** Start of DATA TO PROCESS **

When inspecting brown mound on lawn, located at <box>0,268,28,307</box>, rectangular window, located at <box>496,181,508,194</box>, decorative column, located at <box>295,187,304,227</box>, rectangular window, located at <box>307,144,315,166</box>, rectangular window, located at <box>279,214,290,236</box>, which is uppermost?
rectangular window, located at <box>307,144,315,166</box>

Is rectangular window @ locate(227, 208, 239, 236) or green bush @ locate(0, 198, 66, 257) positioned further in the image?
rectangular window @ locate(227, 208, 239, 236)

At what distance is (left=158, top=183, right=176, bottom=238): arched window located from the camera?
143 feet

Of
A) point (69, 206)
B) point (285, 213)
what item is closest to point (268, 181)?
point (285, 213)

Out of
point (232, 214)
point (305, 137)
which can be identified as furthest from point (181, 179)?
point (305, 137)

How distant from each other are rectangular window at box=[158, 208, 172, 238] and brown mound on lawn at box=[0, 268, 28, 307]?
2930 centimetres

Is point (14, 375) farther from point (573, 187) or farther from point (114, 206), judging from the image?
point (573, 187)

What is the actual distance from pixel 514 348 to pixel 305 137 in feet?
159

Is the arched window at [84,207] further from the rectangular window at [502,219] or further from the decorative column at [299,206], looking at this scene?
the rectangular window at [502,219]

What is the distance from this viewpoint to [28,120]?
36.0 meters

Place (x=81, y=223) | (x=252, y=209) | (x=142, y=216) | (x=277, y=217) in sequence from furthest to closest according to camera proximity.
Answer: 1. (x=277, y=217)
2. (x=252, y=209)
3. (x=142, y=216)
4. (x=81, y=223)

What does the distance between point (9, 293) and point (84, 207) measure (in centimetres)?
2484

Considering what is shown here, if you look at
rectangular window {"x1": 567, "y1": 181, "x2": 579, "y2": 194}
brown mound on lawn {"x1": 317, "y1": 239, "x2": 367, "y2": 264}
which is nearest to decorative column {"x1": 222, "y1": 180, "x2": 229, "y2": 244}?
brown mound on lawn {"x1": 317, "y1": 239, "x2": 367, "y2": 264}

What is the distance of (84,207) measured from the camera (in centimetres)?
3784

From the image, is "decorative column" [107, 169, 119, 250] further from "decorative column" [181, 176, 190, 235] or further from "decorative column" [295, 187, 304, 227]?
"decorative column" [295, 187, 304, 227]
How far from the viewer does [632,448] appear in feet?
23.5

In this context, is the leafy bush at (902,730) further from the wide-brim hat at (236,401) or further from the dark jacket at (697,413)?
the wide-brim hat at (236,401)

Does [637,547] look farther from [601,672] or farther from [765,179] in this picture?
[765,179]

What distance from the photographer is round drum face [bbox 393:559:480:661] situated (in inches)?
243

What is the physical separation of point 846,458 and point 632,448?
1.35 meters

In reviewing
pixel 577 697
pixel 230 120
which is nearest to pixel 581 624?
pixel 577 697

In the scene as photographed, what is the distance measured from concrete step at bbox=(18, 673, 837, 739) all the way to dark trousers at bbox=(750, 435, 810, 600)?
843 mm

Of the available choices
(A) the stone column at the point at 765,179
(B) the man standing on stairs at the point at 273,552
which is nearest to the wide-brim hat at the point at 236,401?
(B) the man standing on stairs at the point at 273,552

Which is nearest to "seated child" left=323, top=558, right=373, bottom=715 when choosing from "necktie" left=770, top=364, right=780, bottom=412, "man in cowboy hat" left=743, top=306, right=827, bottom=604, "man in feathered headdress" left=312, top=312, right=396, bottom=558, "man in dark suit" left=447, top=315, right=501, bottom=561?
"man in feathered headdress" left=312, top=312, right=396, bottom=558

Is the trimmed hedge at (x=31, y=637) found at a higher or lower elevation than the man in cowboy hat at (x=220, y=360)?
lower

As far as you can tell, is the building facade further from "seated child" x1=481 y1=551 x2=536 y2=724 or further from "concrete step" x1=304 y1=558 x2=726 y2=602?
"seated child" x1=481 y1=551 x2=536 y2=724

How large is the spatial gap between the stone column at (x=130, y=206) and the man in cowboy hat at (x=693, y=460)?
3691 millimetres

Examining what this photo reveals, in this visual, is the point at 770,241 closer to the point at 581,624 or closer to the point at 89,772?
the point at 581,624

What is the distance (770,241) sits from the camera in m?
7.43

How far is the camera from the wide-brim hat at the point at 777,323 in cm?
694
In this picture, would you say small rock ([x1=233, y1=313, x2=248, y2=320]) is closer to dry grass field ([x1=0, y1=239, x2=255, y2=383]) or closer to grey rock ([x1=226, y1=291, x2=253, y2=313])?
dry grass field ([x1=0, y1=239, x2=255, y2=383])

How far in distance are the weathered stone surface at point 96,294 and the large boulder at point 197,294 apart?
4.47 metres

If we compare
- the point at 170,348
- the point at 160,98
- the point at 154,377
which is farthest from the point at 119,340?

** End of DATA TO PROCESS **

--- YOUR GOAL ---
Print the items above verbatim, from the line containing "How large is" through the end of the items, including both of those lines.

--- SOLUTION TO THIS PROBLEM ---
How large is the spatial gap between the stone column at (x=130, y=206) and the man in cowboy hat at (x=693, y=460)?
3691 millimetres

Examining what this photo reveals, in this visual, is the point at 770,241 closer to the point at 581,624 or closer to the point at 89,772?
the point at 581,624

What is the distance (770,241) sits from the camera in m?
7.43

How far is the camera from the wide-brim hat at the point at 777,323 in cm?
694
In this picture, would you say small rock ([x1=233, y1=313, x2=248, y2=320]) is closer to dry grass field ([x1=0, y1=239, x2=255, y2=383]) or closer to grey rock ([x1=226, y1=291, x2=253, y2=313])?
dry grass field ([x1=0, y1=239, x2=255, y2=383])

How far in distance are the weathered stone surface at point 96,294 and the large boulder at point 197,294 apart?
4.47 metres

If we compare
- the point at 170,348
- the point at 160,98
- the point at 154,377
which is farthest from the point at 119,340?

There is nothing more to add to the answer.